== KUTIPAN DOKUMEN
Ketika mandi sore ini, pikiran pikiran tentang tema apa yang akan saya angkat untuk thesis Pascasarjana saya mulai bermunculan. Mulai dari tema sepakbola sebagai budaya hingga pendidikan yang aku mencurigai adanya praktek "perbudakan" yang hadir disana. Entah mengapa kamar mandi buat saya pribadi adalah tempat inspirasi. Mulai dari kegiatan "nongkrong" tiap pagi dan mandi sore.
Tetapi pikiran saya lebih tertarik pada pengalaman pribadi sebagai guru. Selama dua tahun menjadi guru, saya gelisah. Gelisah dan was was karena secara ekonomi harus saya katakan ini adalah "pengabdian". Pekerjaan sukarela. Mau tidak mau kita harus mengakui bahwa guru hanya pekerjaan sukarela bagi mereka yang rela hidupnya dililit tekanan dan kebutuhan ekonomi. Saya amat sangat berharap bahwa pernyataan yang tadi saya berikan adalah sepenuhnya salah.
Di sisi lain pula, pendidikan di Indonesia khususnya hanya mengabdi pada kepentingan ekonomi semata. Saya yakin seyakin yakinnya bahwa pendidikan di Indonesia dipakai untuk mengangkat status secara ekonomi. Bukan semata mata membebaskan diri dari pikiran pikiran sempit. Pernyataan ini bisa dibuktikan dengan beberapa jurusan favorit yang tentunya menunjang beberapa pilihan karir yang menjamin kehidupan finansial para siswa kelak di kemudian hari. Pikiran pikiran siswa digiring kepada pola pikir yang hanya menguntungkan kantong.
====
Salinlah kata demi kata bagian tulisan tentang pendidikan di atas, mulai dari "Di sisi lain" sampai dengan "hanya menguntungkan kantong.".
== DATA TERSEDIA
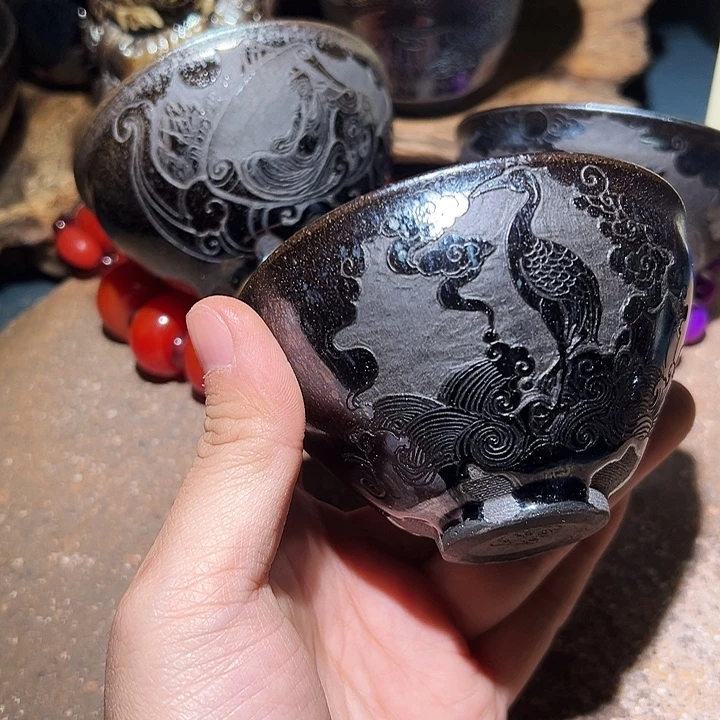 茶盏一鹭相随知否建盏茶器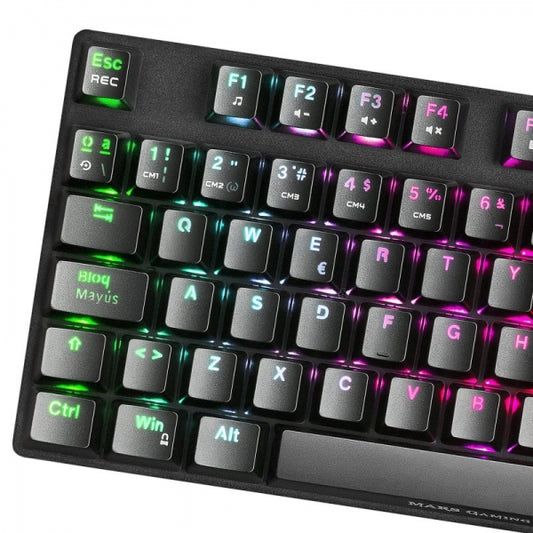 Mars Gaming MKREVO PRO Teclado TKL - Iluminacion RGB 16.8M - Switches Mecanicos OUTEMU PRO - Anti-Ghosting Total - Software Personalizable - Portugues - Color Negro 1 pieza(s)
====
• [JAWABAN LATIHAN]
Di sisi lain pula, pendidikan di Indonesia khususnya hanya mengabdi pada kepentingan ekonomi semata. Saya yakin seyakin yakinnya bahwa pendidikan di Indonesia dipakai untuk mengangkat status secara ekonomi. Bukan semata mata membebaskan diri dari pikiran pikiran sempit. Pernyataan ini bisa dibuktikan dengan beberapa jurusan favorit yang tentunya menunjang beberapa pilihan karir yang menjamin kehidupan finansial para siswa kelak di kemudian hari. Pikiran pikiran siswa digiring kepada pola pikir yang hanya menguntungkan kantong.